Update the stretch of the listing below from the line containing "What is the exact" through the end of the listing by changing "finger" to "hand" and leaving everything else as it is. Give back only those lines.

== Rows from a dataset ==
------------------------------------
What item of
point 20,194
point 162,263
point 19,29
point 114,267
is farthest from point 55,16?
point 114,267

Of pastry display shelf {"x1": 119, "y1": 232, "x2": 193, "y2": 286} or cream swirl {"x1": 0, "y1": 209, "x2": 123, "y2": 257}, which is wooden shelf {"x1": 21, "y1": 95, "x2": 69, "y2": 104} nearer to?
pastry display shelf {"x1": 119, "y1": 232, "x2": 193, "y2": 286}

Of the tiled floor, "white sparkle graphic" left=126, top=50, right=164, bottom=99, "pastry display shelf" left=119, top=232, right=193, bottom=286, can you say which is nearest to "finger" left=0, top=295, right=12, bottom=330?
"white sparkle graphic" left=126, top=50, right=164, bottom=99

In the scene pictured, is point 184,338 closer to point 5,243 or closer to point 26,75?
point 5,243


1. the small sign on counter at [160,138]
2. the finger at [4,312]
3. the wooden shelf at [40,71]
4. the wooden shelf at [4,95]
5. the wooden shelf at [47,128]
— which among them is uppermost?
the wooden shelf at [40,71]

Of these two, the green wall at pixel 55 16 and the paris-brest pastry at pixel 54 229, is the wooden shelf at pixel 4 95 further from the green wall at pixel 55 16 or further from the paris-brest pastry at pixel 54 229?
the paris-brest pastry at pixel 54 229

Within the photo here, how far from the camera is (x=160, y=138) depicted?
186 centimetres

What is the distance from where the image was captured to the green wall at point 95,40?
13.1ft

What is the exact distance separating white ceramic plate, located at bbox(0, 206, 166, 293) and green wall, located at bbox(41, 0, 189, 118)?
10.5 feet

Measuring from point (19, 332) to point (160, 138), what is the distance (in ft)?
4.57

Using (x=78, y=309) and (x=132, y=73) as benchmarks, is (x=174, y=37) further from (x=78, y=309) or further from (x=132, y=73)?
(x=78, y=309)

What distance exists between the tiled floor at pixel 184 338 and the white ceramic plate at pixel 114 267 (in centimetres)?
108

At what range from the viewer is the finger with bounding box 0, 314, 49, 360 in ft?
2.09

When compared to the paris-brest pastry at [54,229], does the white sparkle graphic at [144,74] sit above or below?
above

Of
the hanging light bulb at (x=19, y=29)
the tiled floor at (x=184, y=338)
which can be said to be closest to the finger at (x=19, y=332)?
------------------------------------
== SOLUTION BELOW ==
What is the exact distance separating white ceramic plate, located at bbox(0, 206, 166, 293) and green wall, located at bbox(41, 0, 189, 118)?
10.5 feet

Measuring from point (19, 332) to point (160, 138), what is the distance (in ft)?
4.57

Using (x=78, y=309) and (x=132, y=73) as benchmarks, is (x=174, y=37) further from (x=78, y=309) or further from (x=132, y=73)?
(x=78, y=309)

What distance exists between the tiled floor at pixel 184 338 and the white ceramic plate at pixel 114 267 (in centimetres)?
108

At what range from the viewer is the hand with bounding box 0, 314, 49, 360 in ft?
2.09

When compared to the paris-brest pastry at [54,229], does the white sparkle graphic at [144,74] sit above or below?
above

Of
the hanging light bulb at (x=19, y=29)
the tiled floor at (x=184, y=338)
which can be said to be closest to the hand at (x=19, y=332)?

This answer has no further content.